In as much as a world religion, Christianity, emerges from this great spiritual awakening of the first century, Christianity has in many places become the very thing against which the early Church fought. When Christianity became the Roman state religion, it suppressed all other religions including Judaism. Luke’s narrative heralds a gathering together of a divided world through Christ—“a light for revelation to the Gentiles, and a glory to your people Israel” (Luke 2:32). According to Luke, God liberates Israel from her oppressors so that Israel may become a light to the world (See Luke 1:67–79). Though Paul is the apostle to the Gentiles, and Peter to the Jews (Galatians 2:8), it is Peter who initiates the spread of the Gospel, because it is he (among many others), not Paul, who receives anointing at Pentecost. Having been liberated from his own divisive prejudices, Peter takes up the God-given responsibility and leads the initiative to break down the walls between Jews and Gentiles making possible a movement of diversity—a powerful witness to God’s reconciling Grace.

Liberation of the Church?

It is the responsibility of the church today to initiate the liberation of a world in chaos. But it has no power to do this if it remains shackled to the divisive prejudices that is the very problem that this world faces.

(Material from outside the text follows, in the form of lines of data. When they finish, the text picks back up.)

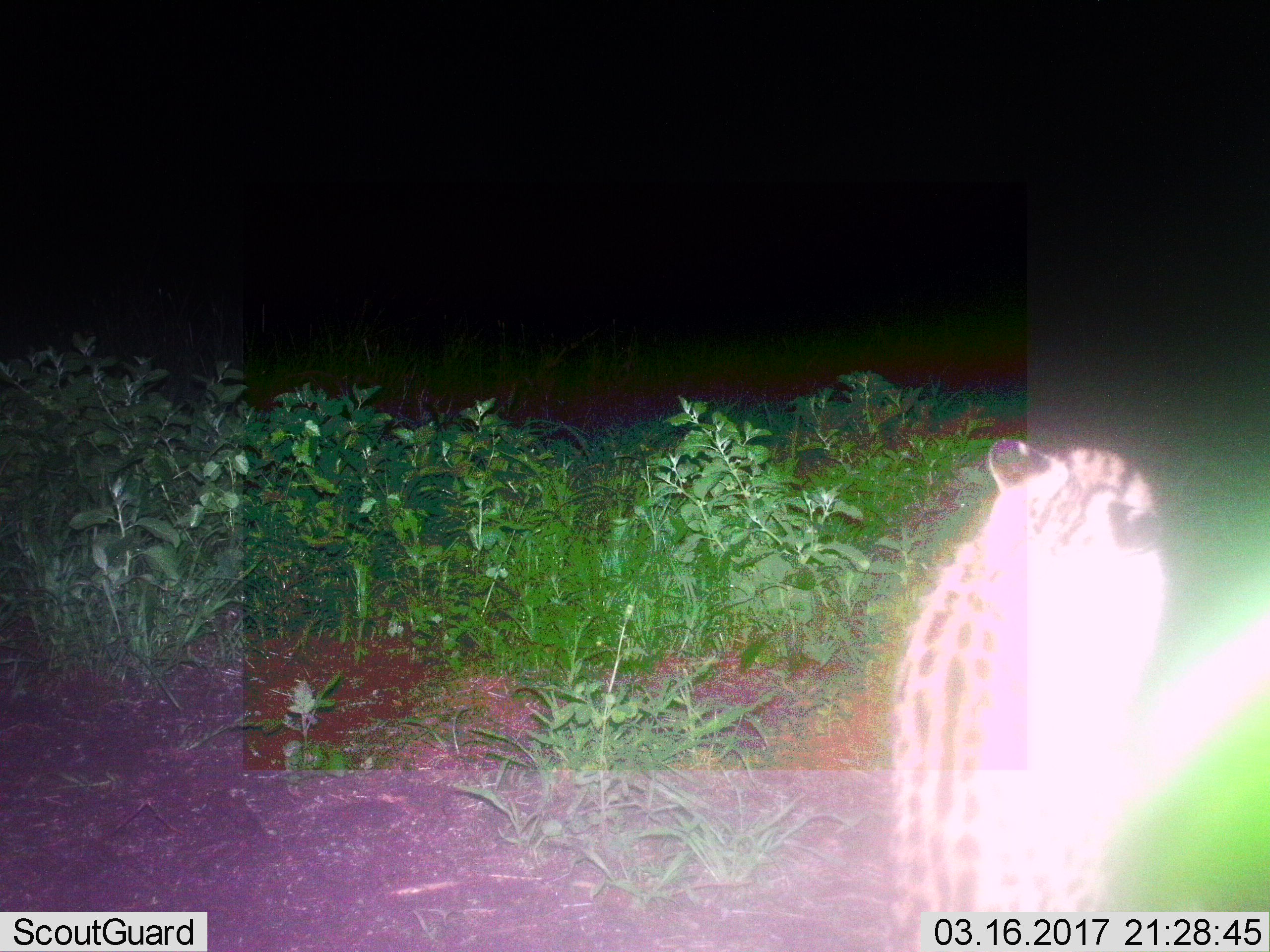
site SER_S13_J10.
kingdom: Animalia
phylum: Chordata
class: Mammalia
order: Carnivora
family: Felidae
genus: Leptailurus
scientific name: Leptailurus serval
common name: serval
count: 1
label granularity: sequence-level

There are many today who fear God and practice justice that the Church does not reach because it judges these people unworthy in one form or another. “America has become a new missionary frontier.”1 Studies show that America’s unchurched population is the largest mission field in the English-speaking world and the fifth largest globally. Among the unchurched are children and grandchildren of faithful church goers and church leaders who believe that the church is not Christian. Yet among these non-churchgoers is a keen and rising interest in spirituality.2 This scenario is becoming increasing so in many other parts of the world. In defending before the Church his unqualified outreach to the “unworthy/unclean” Gentiles, Peter asks: “If God gave them the same gift that he gave us when we believed, who was I that I could hinder God?” The church heeded the Spirit’s prompting through Peter and began perhaps the most unifying movement in history.

Where does the church stand today? Some say that it needs “revival and reformation.” If we are to take Peter’s ministry as the paradigm, perhaps what it needs is liberation.

 

Notes & References:

1. Dan Kimball, The Emerging Church: Vintage Christianity for New Generations (Grand Rapids, MI, 2003), 85.

2. Leslie Newbigin, Unfinished Agenda (London: SPCK, 1985), 242.

 

Olive Hemmings is professor of religion at Washington Adventist University.